What data will you collect or create?


Questions to consider:

  • What type, format and volume of data?
  • Do your chosen formats and software enable sharing and long-term access to the data?
  • Are there any existing data that you can reuse?

Guidance:

Give a brief description of the data, including any existing data or third-party sources that will be used, in each case noting its content, type and coverage. Outline and justify your choice of format and consider the implications of data format and data volumes in terms of storage, backup and access.


Data Volume:

  • Note what volume of data you will create in MB/GB/TB. Indicate the proportions of raw data, processed data, and other secondary outputs (e.g., reports).
  • Consider the implications of data volumes in terms of storage, access and preservation. Do you need to include additional costs?
  • Consider whether the data scale will pose challenges when sharing or transferring data between sites; if so, how will you address these challenges?

Data format:

  • Clearly note in what format(s) your data will be in, e.g., plain text (.txt), comma-separated values (.csv), geo-referenced TIFF (.tif, .tfw).
  • Explain why you have chosen specific formats. Decisions may be based on staff expertise, a preference for open formats, the standards accepted by data centres or widespread usage within a given community.
  • Using standardized, interchangeable or open formats ensures the long-term usability of data; these are recommended for sharing and archiving.
  • Clearly outline and justify your choice of format and consider the implications of data format and data volumes in terms of storage, backup and access.

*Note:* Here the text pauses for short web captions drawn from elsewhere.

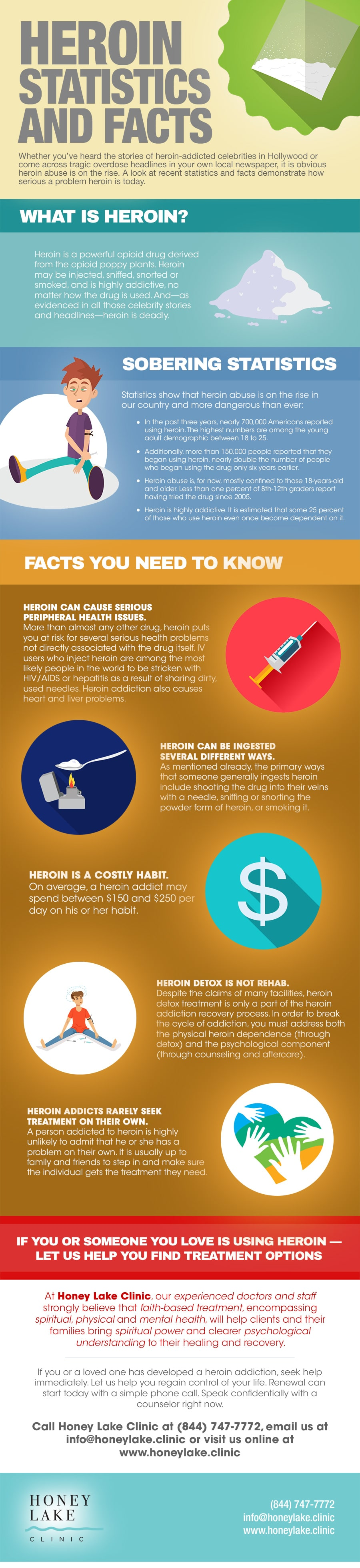 Heroin Statistics and Facts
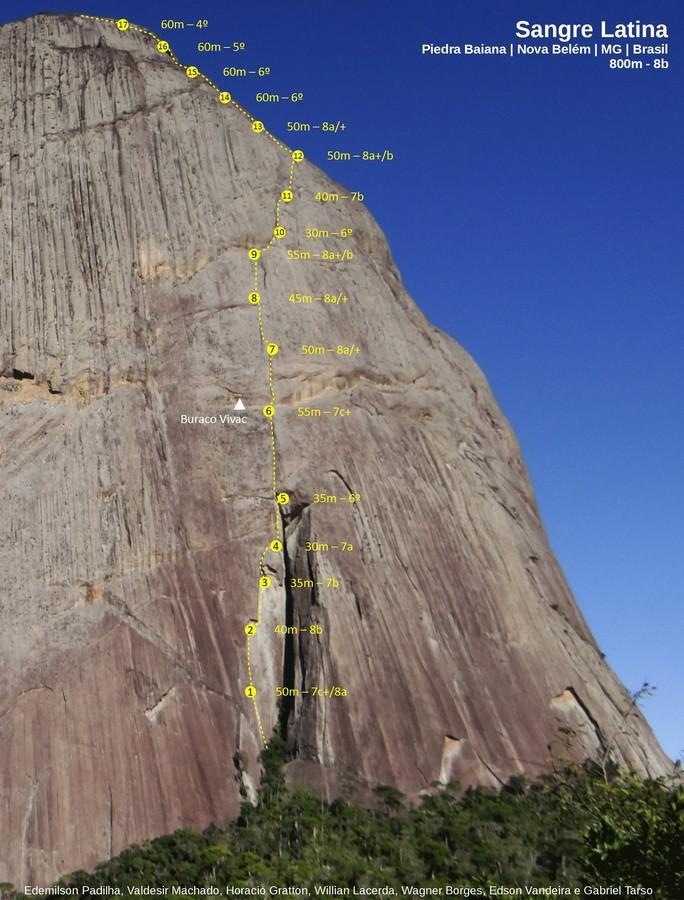 A detailed photo-topo of Sangre Latina (800m, 8b/b+).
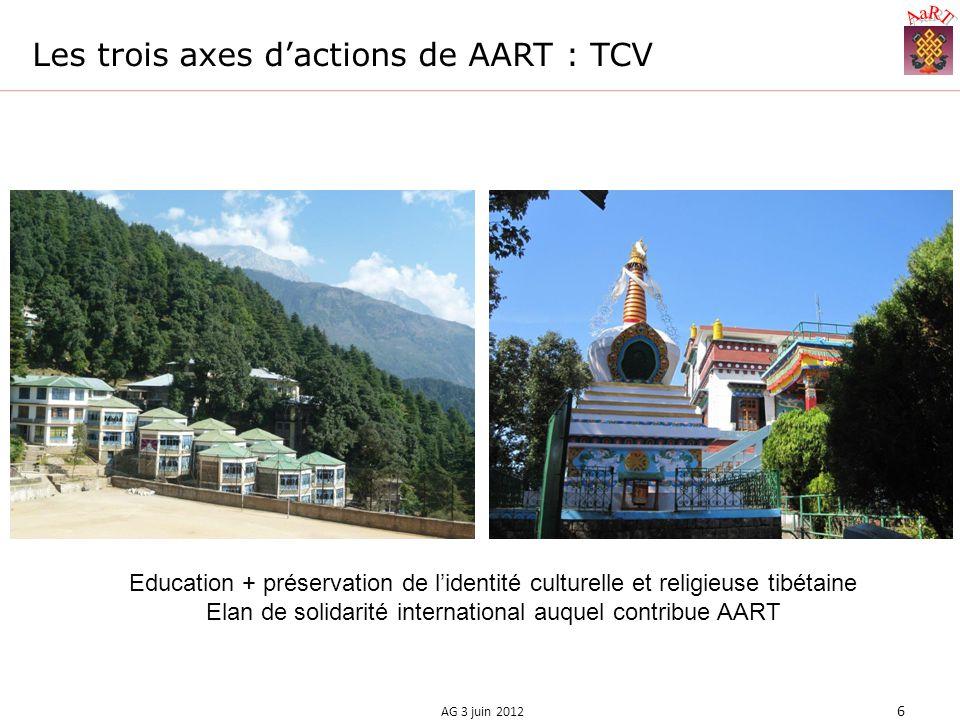 Les trois axes dactions de AART : TCV AG 3 juin 2012 6 Education + préservation de lidentité culturelle et religieuse tibétaine Elan de solidarité international auquel contribue AART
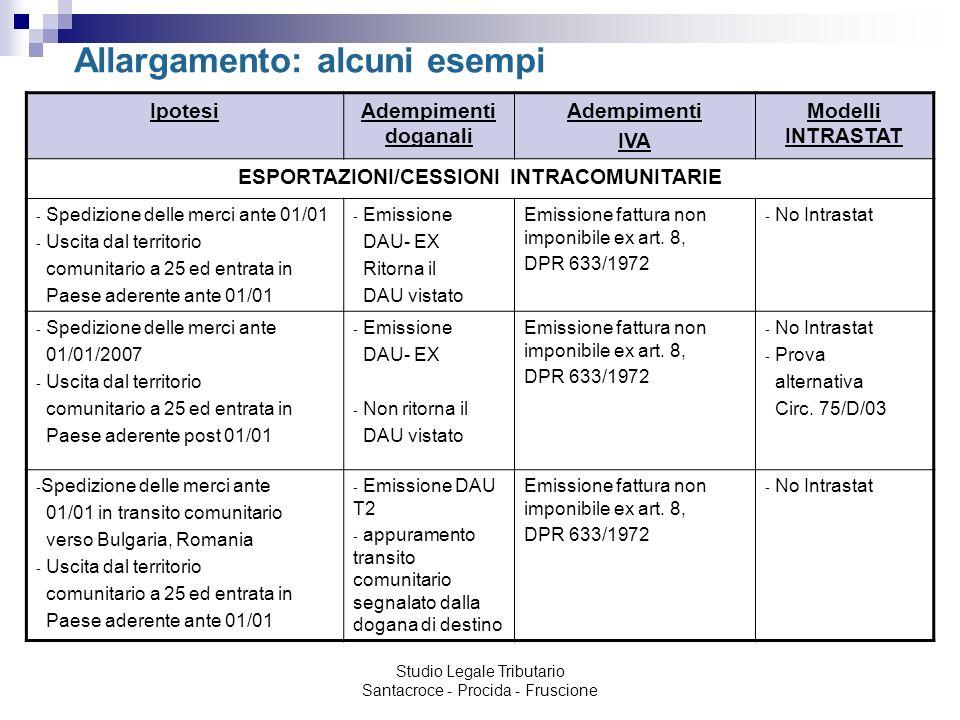 ESPORTAZIONI/CESSIONI INTRACOMUNITARIE
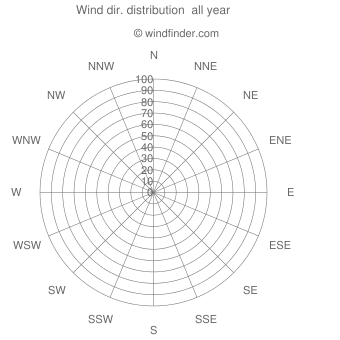 Annual wind direction distribution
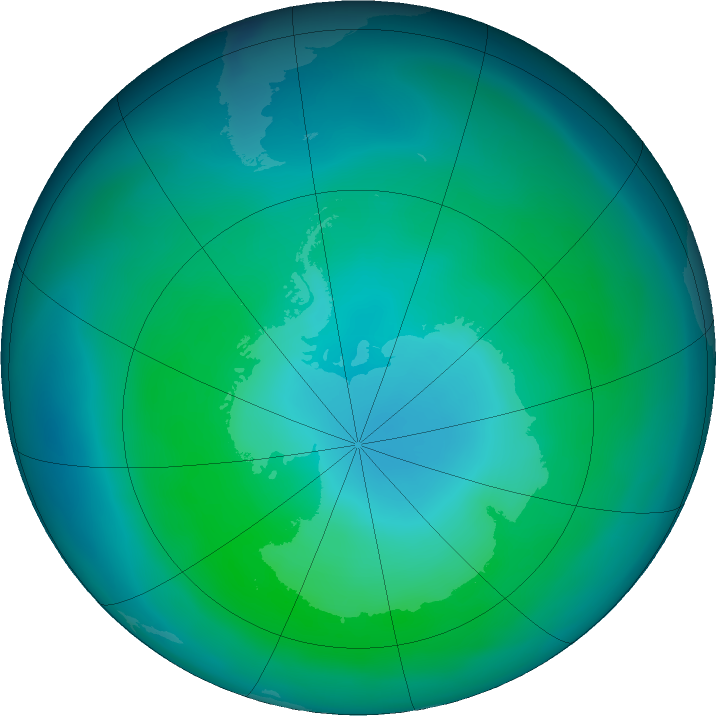 Antarctic ozone map for March 2020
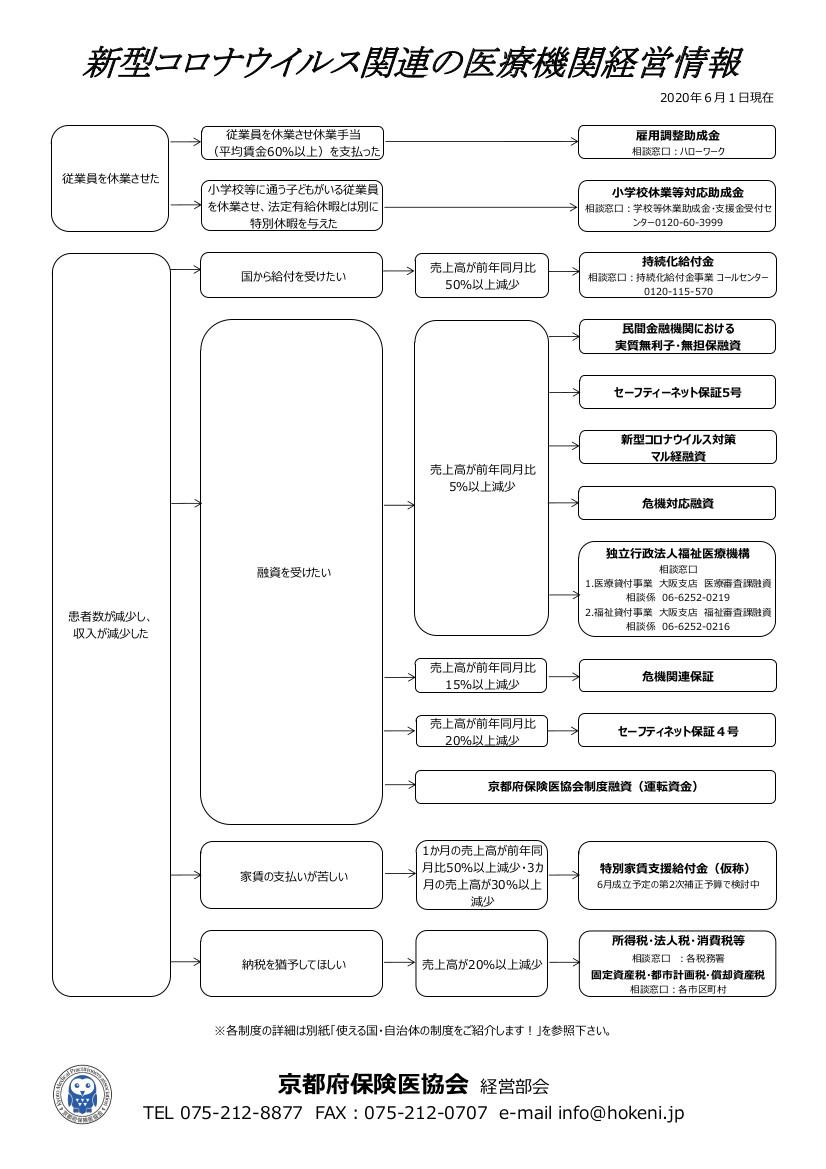 家賃 補助 制度 コロナ 大阪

See UK Data Service guidance on recommended formats or DataONE Best Practices for file formats.

https://dans.knaw.nl/en/about/services/easy/information-about-depositing-data/before-depositing/file-formats

http://opendatahandbook.org/guide/en/appendices/file-formats/


Data descriptions: 

  • Give a summary of the data you will collect or create, noting the content, coverage and information type, e.g. tabular data, survey data, experimental measurements, models, software, audiovisual data, physical samples, etc.
  • Consider how your data could complement and integrate with existing data, or whether there are any current data or methods that you could reuse.
  • Indicate which data are of long-term value and should be shared and/or preserved.
  • If purchasing or reusing existing data, explain how issues such as copyright and IPR have been addressed. You should aim to minimize any restrictions on the reuse (and subsequent sharing) of third-party data.